CHARLESTON, MO (KRCU) - Water has subsided in the Bird Points Floodway and farmers have returned to their land. But it's not the washed away top soil that has many talking. Instead, it’s the washed up… bones.
The fragments were discovered near the blasted section of the levee, in Mississippi County Missouri.
By time the Mississippi County Coroner, Terry Parker, and his team stopped counting, the bone fragments were spread out over six and a half acres of land.
Parker is unsure exactly how many bodies the found fragments are from, but he is confident that more bone fragments may be found in the area when they go to exhume those they have already discovered.
Parker believes that the bones are likely from the area around or even under the part of the levee that was blasted.
However he is less certain as to whom the bones are from.
"Could possibly be early Native American, it could be early American settlers that were going to the west.
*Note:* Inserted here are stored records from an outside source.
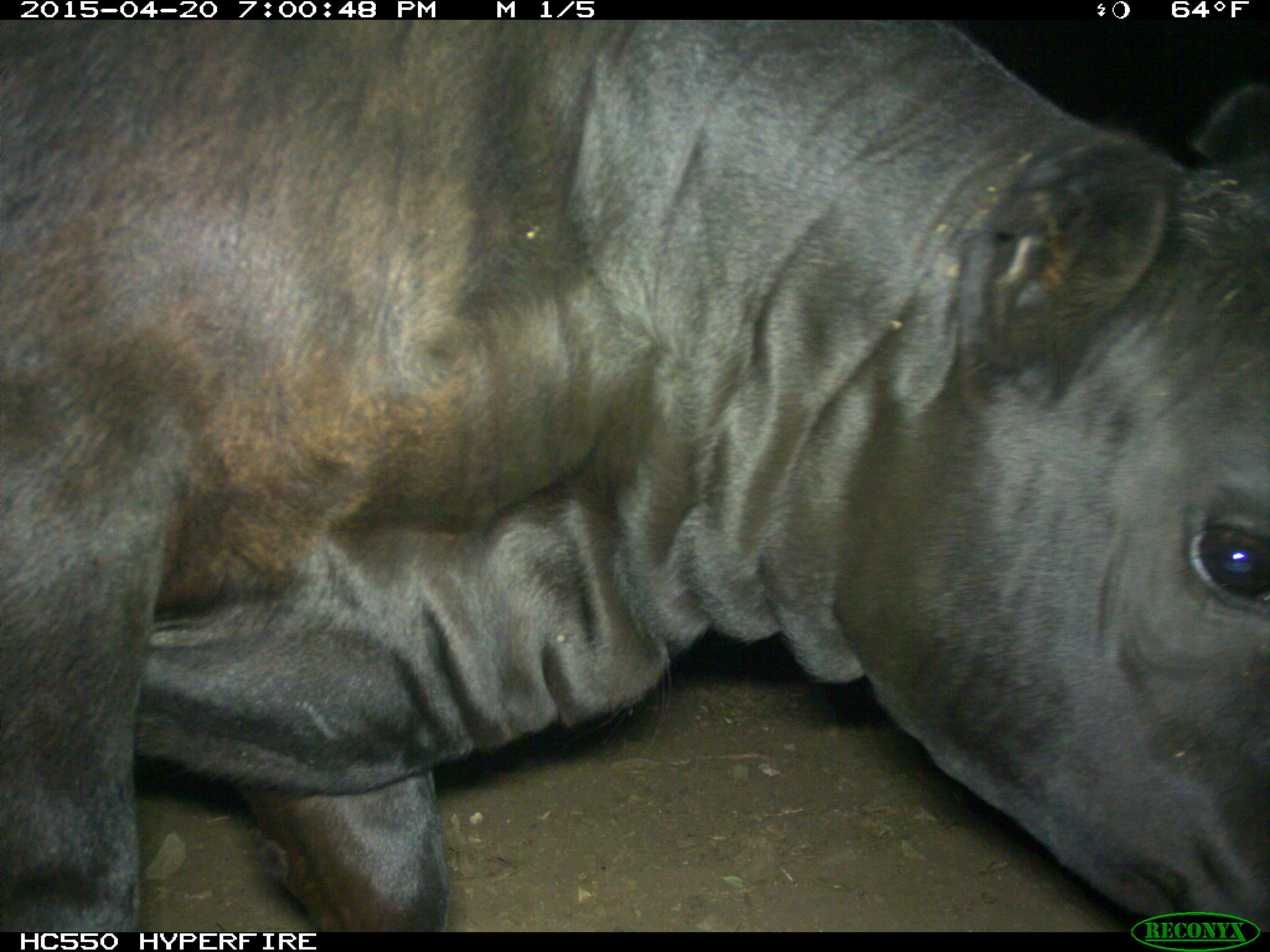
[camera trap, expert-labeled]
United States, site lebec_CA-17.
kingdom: Animalia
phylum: Chordata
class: Mammalia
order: Artiodactyla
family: Bovidae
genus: Bos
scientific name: Bos taurus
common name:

It could be people that had resided in the early 1900’s, and that was their homestead, and as common they were buried there on the family home property," Parker said.
The bone fragments as well as the site have been turned over by Parker and the county to the Missouri State Parks and Historic Preservation Team.
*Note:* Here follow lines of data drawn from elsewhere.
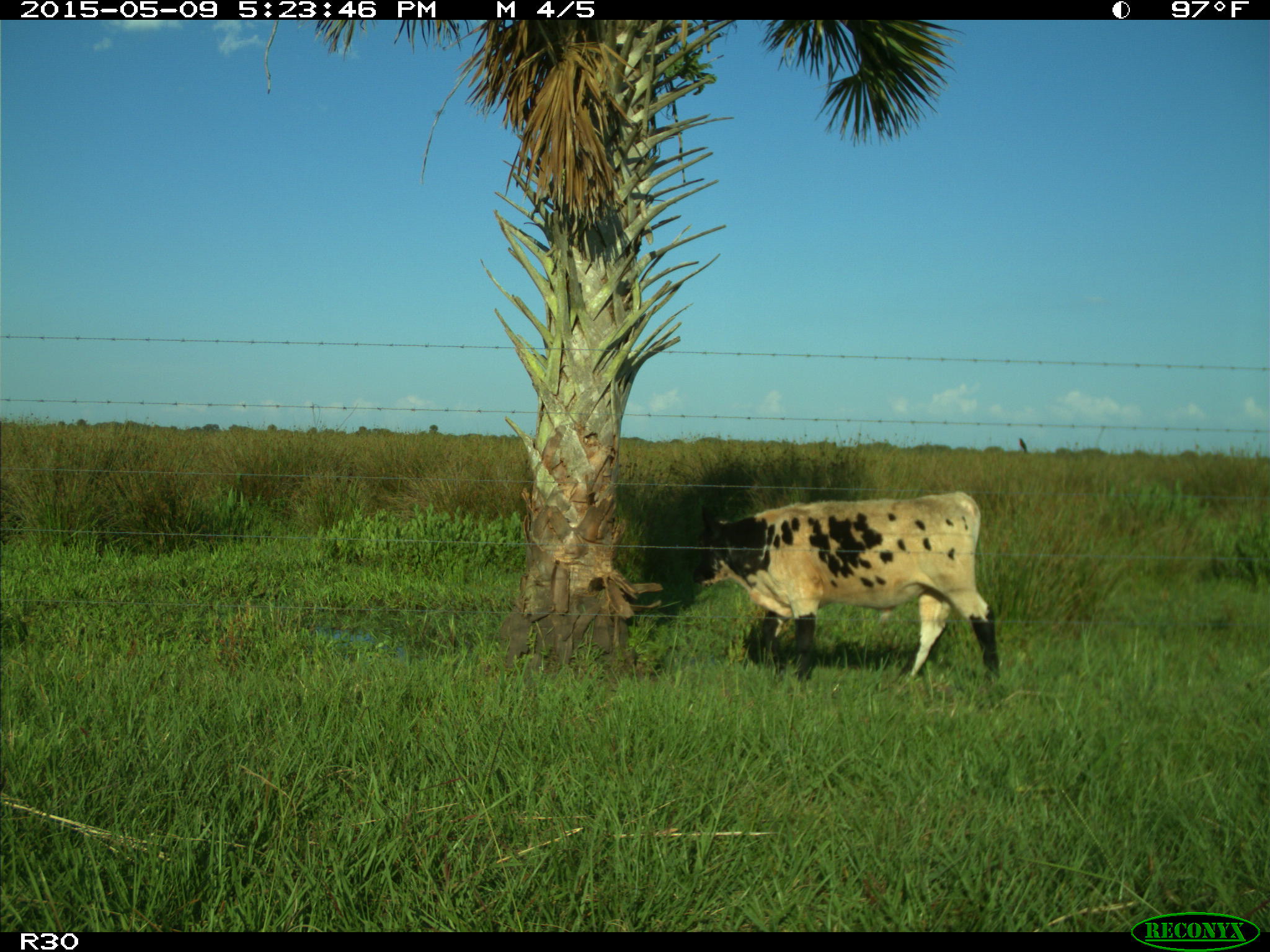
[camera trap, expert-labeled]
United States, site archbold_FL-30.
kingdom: Animalia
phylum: Chordata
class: Mammalia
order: Artiodactyla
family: Bovidae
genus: Bos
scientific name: Bos taurus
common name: domestic cow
The team is now tasked not only with discovering what time period the bones are from, but also what people the bones are from.
"You know if it’s American Indian, you know we have certain policies we have to follow and leave them as undisturbed as possible," Parker said. "So I think that right now they are in process there in the process of investigating, doing forensics to determine the nationality of the remains. And then at that point you know the process of collecting and reentering will happen."
Parker says that the process may take some time due to the degree of decomposition as well as the need for an accurate identification of what people the fragments are from.